* **WHAT YOU HAVE TO DO**
In the passage on usability lab design, what was the primary concern with a portable lab for Angelo State?

* **DOCUMENT SEGMENT**
══════

Assuming that a usability testing lab is appropriate, as argued in the previous section, the task becomes defining what one means, specifically, by a “lab” as well as defining a context for a lab at in a twenty-first century university. Numerous designs exist for labs—each meant to address specific contexts with different users and purposes. The challenge for Angelo State was to create a design that served its four primary audiences and purposes, which were: 1) to insure that the lab at Angelo State was appropriate to support ENG 4365 and its students while they worked on individual and small group projects, 2) to allow faculty to conduct usability research on their projects, 3) to give staff access to usability technologies as they explored problems with university materials, and 4) to encourage individuals from the local community to engage with questions of usability. This section provides an overview of the different types of lab designs as found in the research, explains the limitations of each design as it relates to Angelo State’s context, and then provides the solution that the author devised.

The Portable Lab

A usability “lab” can be defined by either access to a testing space or testing technology. In terms of technology, the cheapest lab can be created in real-time with nothing more than a pencil and paper to draw out designs, test paper-prototypes, and take notes. For more complex tasks, however, some types of usability, such as Web usability testing, game usability testing, and document usability testing, require more complex technology, such as a laptop with a built-in Webcam and microphone, a screen-capturing program, and office software. As such, one potential lab design is to create a portable “lab.” Portable labs can either be pre-fabricated, such as Noldus’ (2013) portable usability lab (see Figure 1), or they can be designed and constructed for individual needs, such as the University of Georgia’s “Luggage Lab 2000” (1995).

While a portable lab was considered for Angelo State, the primary concern with a portable lab came down to one problem: it does not meet the needs of ENG 4365. Students conducting projects could (in theory) each check-out a portable laptop at the beginning of each semester, take the laptop onsite, conduct tests, analyze data, and then create a report and presentation of their findings; however, such would require a number of portable labs—at least four per semester—in order for each group to be able to conduct all their tests. Moreover, several other irreconcilable problems led to rejecting the idea of a portable lab, including the following:

  • High risk for damage of technologies,
  • Redundancy of costs by having several identical “labs” that students would need to check out at the same time when group projects were in place,
  • Lack of a physical meeting space for student groups,
  • Need for group members to use the laptop simultaneously,
  • Problems with infringing on participant and tester spaces,
  • Lack of student ethos in convincing clients of the validity of findings and participants in the validity of the tests,
  • Difficulties with recruitment when a physical space is not present (Seffah & Habieb-Mammar, 2009).

══════

Brief descriptive text snippets
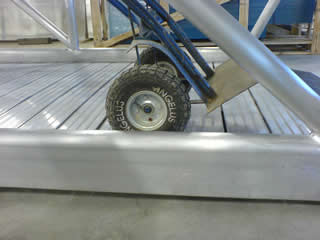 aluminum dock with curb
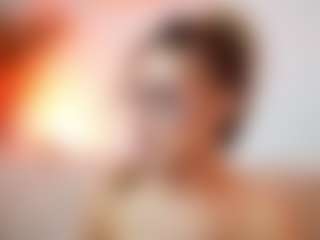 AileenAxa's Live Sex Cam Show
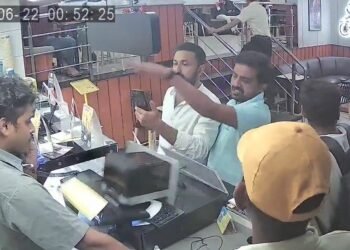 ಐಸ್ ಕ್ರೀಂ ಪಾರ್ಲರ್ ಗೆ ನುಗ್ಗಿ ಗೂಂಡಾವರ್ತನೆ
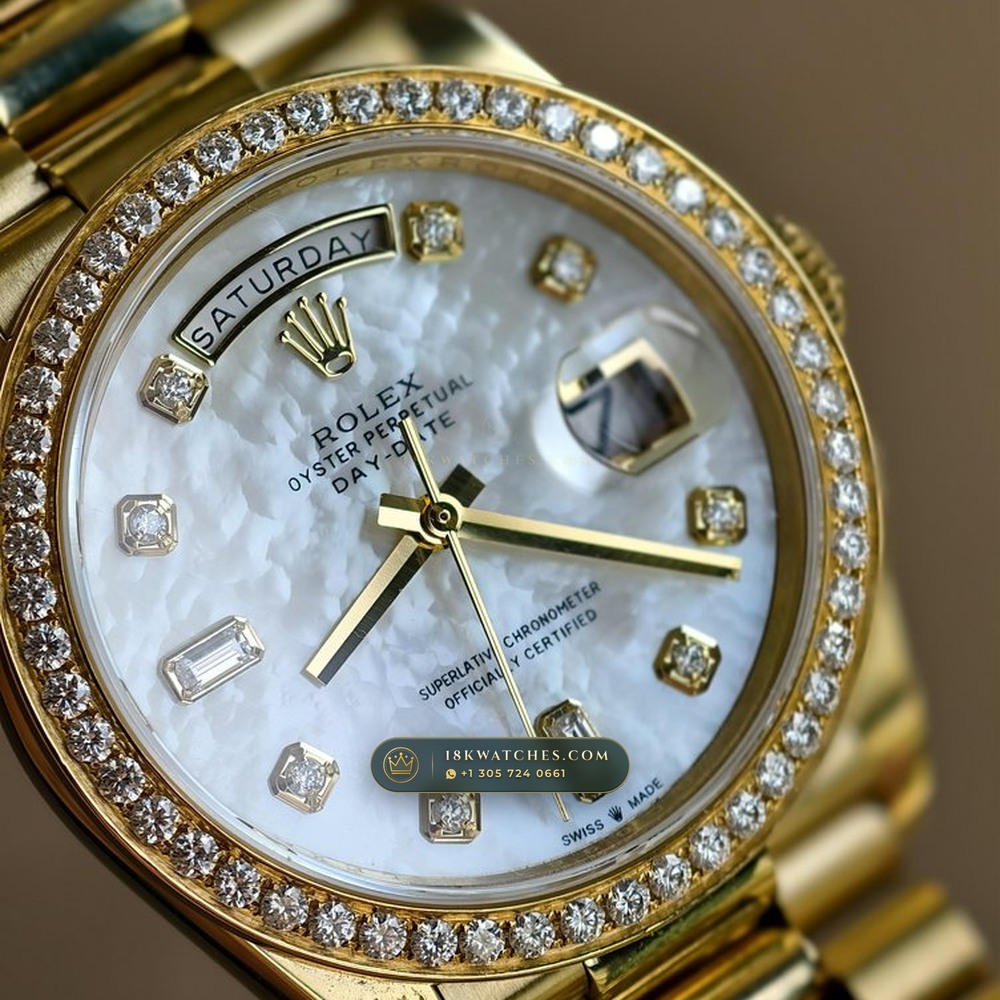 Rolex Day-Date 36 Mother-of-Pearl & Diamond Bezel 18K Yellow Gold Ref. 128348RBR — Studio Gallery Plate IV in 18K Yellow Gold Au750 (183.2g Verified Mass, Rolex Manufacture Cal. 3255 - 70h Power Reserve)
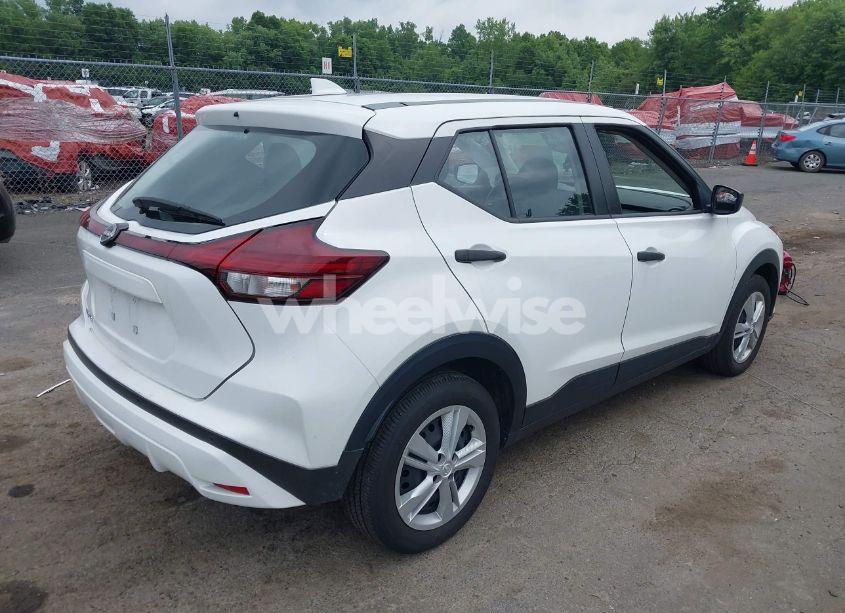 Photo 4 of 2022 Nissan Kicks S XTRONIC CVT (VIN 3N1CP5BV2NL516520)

══════

* **EXERCISE RESULT**
A portable lab does not meet the needs of ENG 4365.